**EXERCISE MATERIALS**.
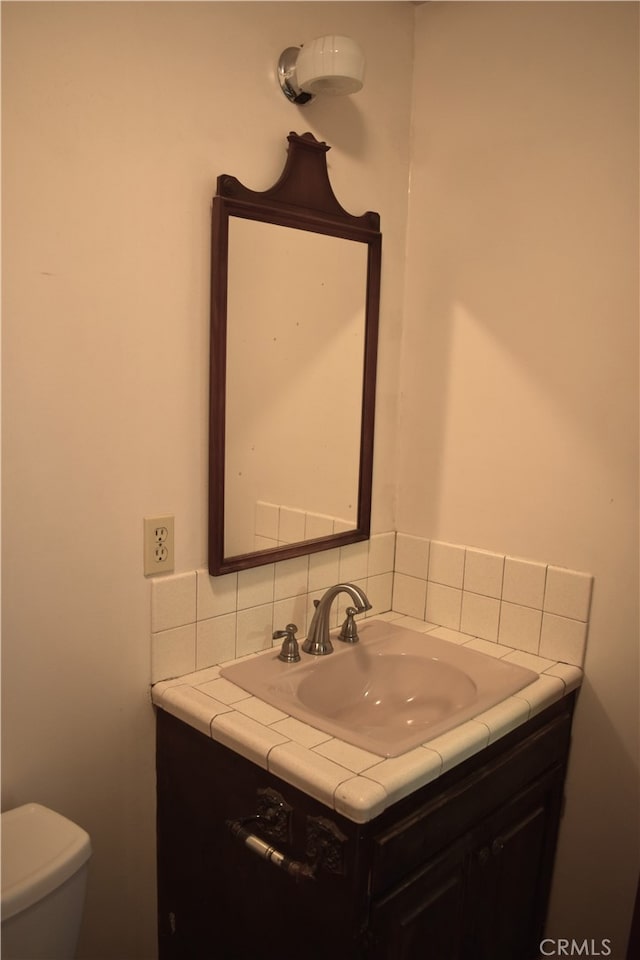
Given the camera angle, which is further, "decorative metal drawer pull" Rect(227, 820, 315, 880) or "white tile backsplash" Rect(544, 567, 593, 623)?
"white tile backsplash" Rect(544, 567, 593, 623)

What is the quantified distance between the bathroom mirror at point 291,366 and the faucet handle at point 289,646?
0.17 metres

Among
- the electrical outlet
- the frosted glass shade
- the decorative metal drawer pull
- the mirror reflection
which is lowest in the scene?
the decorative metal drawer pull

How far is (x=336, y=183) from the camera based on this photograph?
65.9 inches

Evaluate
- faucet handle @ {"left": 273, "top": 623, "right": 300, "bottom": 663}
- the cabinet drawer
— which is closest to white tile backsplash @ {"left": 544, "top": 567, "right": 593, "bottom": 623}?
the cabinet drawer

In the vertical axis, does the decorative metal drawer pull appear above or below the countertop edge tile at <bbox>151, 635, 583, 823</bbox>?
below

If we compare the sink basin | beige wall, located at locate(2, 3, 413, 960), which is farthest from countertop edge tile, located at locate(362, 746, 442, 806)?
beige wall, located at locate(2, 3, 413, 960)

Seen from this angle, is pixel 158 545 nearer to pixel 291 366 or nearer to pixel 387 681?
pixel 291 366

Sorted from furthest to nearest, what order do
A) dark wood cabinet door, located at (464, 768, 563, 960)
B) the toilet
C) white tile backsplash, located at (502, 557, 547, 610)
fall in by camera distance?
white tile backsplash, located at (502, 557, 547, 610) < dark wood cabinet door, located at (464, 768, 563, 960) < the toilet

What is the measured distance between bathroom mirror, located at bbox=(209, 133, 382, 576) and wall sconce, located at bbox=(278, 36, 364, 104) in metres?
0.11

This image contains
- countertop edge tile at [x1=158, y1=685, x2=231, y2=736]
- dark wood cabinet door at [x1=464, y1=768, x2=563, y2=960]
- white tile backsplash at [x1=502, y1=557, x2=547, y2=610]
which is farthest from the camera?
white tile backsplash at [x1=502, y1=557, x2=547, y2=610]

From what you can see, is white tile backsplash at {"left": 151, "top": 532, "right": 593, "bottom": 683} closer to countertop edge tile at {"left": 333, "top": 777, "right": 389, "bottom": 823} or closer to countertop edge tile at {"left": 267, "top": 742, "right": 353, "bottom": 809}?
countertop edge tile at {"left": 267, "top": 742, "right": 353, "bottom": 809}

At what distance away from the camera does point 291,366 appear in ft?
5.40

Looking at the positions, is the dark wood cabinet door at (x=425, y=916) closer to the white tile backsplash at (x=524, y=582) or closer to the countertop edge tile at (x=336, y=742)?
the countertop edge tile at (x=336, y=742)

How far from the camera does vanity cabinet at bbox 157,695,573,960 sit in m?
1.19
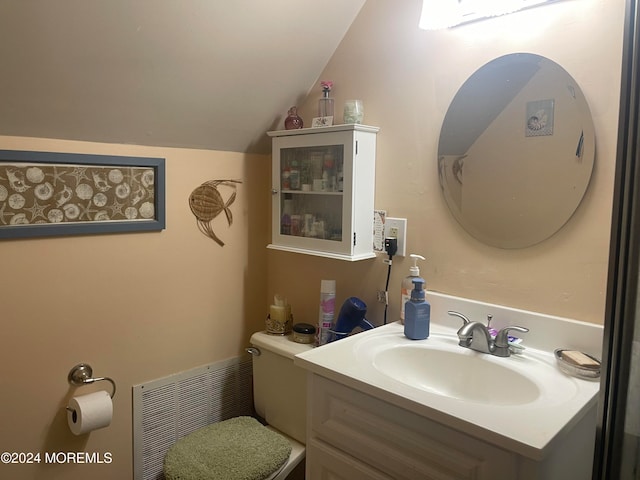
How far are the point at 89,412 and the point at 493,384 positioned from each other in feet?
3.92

**YOUR TASK**.
Recast the lines from the one containing "How far are" through the final line as a Markdown table with the columns Row and Line, numbering each row and leaving out any blank lines.

**SOLUTION**.
| Row | Line |
|---|---|
| 1 | How far are the point at 89,412 and the point at 493,384 positioned from each other in feet? |
| 2 | 3.92 |